6

I'm experimenting with improving the performance of a certain table in my company's database. This table has 7.9 6.9 million rows with the format:

mysql> show fields from BroadcastLog;
+---------------+------------------+------+-----+---------+----------------+
| Field         | Type             | Null | Key | Default | Extra          |
+---------------+------------------+------+-----+---------+----------------+
| id            | int(10) unsigned | NO   | PRI | NULL    | auto_increment |
| broadcast_id  | int(10) unsigned | YES  | MUL | NULL    |                |
| author_id     | int(10) unsigned | YES  | MUL | NULL    |                |
| type          | int(11)          | NO   | MUL | NULL    |                |
| origin        | int(11)          | YES  | MUL | NULL    |                |
| date_created  | datetime         | NO   | MUL | NULL    |                |
| date_modified | datetime         | NO   |     | NULL    |                |
| old_status    | int(10) unsigned | YES  | MUL | NULL    |                |
| new_status    | int(10) unsigned | YES  | MUL | NULL    |                |
| json_data     | text             | YES  |     | NULL    |                |
| log_text      | text             | YES  |     | NULL    |                |
+---------------+------------------+------+-----+---------+----------------+
11 rows in set (0.01 sec)

One of the first places I wanted to look to improve this was changing the two text fields to varchar fields which I know to generally be more efficient. So I gave it a try:

mysql> alter table BroadcastLog modify log_text varchar(2048);
Query OK, 0 rows affected, 1 warning (1 min 13.08 sec)
-------------------------
### Work order A
Answer these questions from the BroadcastLog post:
(i) What type does the json_data field have?
(ii) How long did the alter table command take to run?
(iii) Which field is marked as the primary key?
### Work order B
List every field in the BroadcastLog post whose Null column shows YES.
### Work order C
Rewrite a passage of the BroadcastLog post with "efficient" swapped for "compact". Begin at the words "One of the first" and stop after "min 13.08 sec)".
The lines after this point come from a different source than the BroadcastLog post.

### Collected material
-------------------------
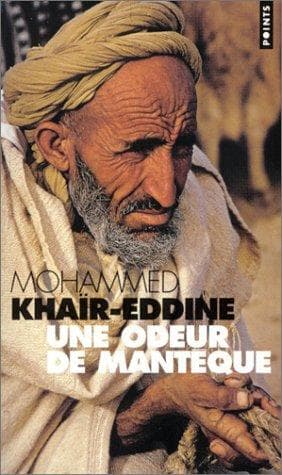 Tapa de Une odeur de mantèque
-------------------------
### Task result A
(i) text
(ii) 1 min 13.08 sec
(iii) id

### Task result B
broadcast_id, author_id, origin, old_status, new_status, json_data, log_text

### Task result C
One of the first places I wanted to look to improve this was changing the two text fields to varchar fields which I know to generally be more compact. So I gave it a try:

mysql> alter table BroadcastLog modify log_text varchar(2048);
Query OK, 0 rows affected, 1 warning (1 min 13.08 sec)